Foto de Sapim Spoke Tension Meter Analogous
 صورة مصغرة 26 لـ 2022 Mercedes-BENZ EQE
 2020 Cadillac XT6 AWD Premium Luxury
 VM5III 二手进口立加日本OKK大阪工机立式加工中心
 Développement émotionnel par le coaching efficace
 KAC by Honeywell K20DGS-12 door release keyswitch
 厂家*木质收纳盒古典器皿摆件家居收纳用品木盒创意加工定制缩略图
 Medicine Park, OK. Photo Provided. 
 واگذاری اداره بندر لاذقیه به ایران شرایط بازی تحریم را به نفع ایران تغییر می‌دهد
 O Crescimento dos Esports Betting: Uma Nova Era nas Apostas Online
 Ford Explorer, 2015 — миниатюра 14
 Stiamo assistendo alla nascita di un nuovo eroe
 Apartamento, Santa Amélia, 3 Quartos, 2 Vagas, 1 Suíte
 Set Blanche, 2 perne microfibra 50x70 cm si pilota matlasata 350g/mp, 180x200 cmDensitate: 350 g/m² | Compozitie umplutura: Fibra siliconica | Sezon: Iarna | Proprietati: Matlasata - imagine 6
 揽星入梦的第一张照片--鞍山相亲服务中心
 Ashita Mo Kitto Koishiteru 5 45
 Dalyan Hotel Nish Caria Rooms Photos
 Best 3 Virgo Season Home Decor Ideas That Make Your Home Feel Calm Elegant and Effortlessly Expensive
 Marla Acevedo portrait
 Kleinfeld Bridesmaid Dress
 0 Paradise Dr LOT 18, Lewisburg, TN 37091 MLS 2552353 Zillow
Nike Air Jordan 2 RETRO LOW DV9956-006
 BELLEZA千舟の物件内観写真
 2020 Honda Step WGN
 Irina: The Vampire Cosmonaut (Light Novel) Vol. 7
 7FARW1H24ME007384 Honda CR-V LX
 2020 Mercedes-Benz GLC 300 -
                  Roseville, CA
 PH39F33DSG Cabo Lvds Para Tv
◆ ◆ ◆ ◆ ◆
▶ **Task brief**
Give back the complete data exactly as supplied.

▶ **Expected output**
Foto de Sapim Spoke Tension Meter Analogous
 صورة مصغرة 26 لـ 2022 Mercedes-BENZ EQE
 2020 Cadillac XT6 AWD Premium Luxury
 VM5III 二手进口立加日本OKK大阪工机立式加工中心
 Développement émotionnel par le coaching efficace
 KAC by Honeywell K20DGS-12 door release keyswitch
 厂家*木质收纳盒古典器皿摆件家居收纳用品木盒创意加工定制缩略图
 Medicine Park, OK. Photo Provided. 
 واگذاری اداره بندر لاذقیه به ایران شرایط بازی تحریم را به نفع ایران تغییر می‌دهد
 O Crescimento dos Esports Betting: Uma Nova Era nas Apostas Online
 Ford Explorer, 2015 — миниатюра 14
 Stiamo assistendo alla nascita di un nuovo eroe
 Apartamento, Santa Amélia, 3 Quartos, 2 Vagas, 1 Suíte
 Set Blanche, 2 perne microfibra 50x70 cm si pilota matlasata 350g/mp, 180x200 cmDensitate: 350 g/m² | Compozitie umplutura: Fibra siliconica | Sezon: Iarna | Proprietati: Matlasata - imagine 6
 揽星入梦的第一张照片--鞍山相亲服务中心
 Ashita Mo Kitto Koishiteru 5 45
 Dalyan Hotel Nish Caria Rooms Photos
 Best 3 Virgo Season Home Decor Ideas That Make Your Home Feel Calm Elegant and Effortlessly Expensive
 Marla Acevedo portrait
 Kleinfeld Bridesmaid Dress
 0 Paradise Dr LOT 18, Lewisburg, TN 37091 MLS 2552353 Zillow
Nike Air Jordan 2 RETRO LOW DV9956-006
 BELLEZA千舟の物件内観写真
 2020 Honda Step WGN
 Irina: The Vampire Cosmonaut (Light Novel) Vol. 7
 7FARW1H24ME007384 Honda CR-V LX
 2020 Mercedes-Benz GLC 300 -
                  Roseville, CA
 PH39F33DSG Cabo Lvds Para Tv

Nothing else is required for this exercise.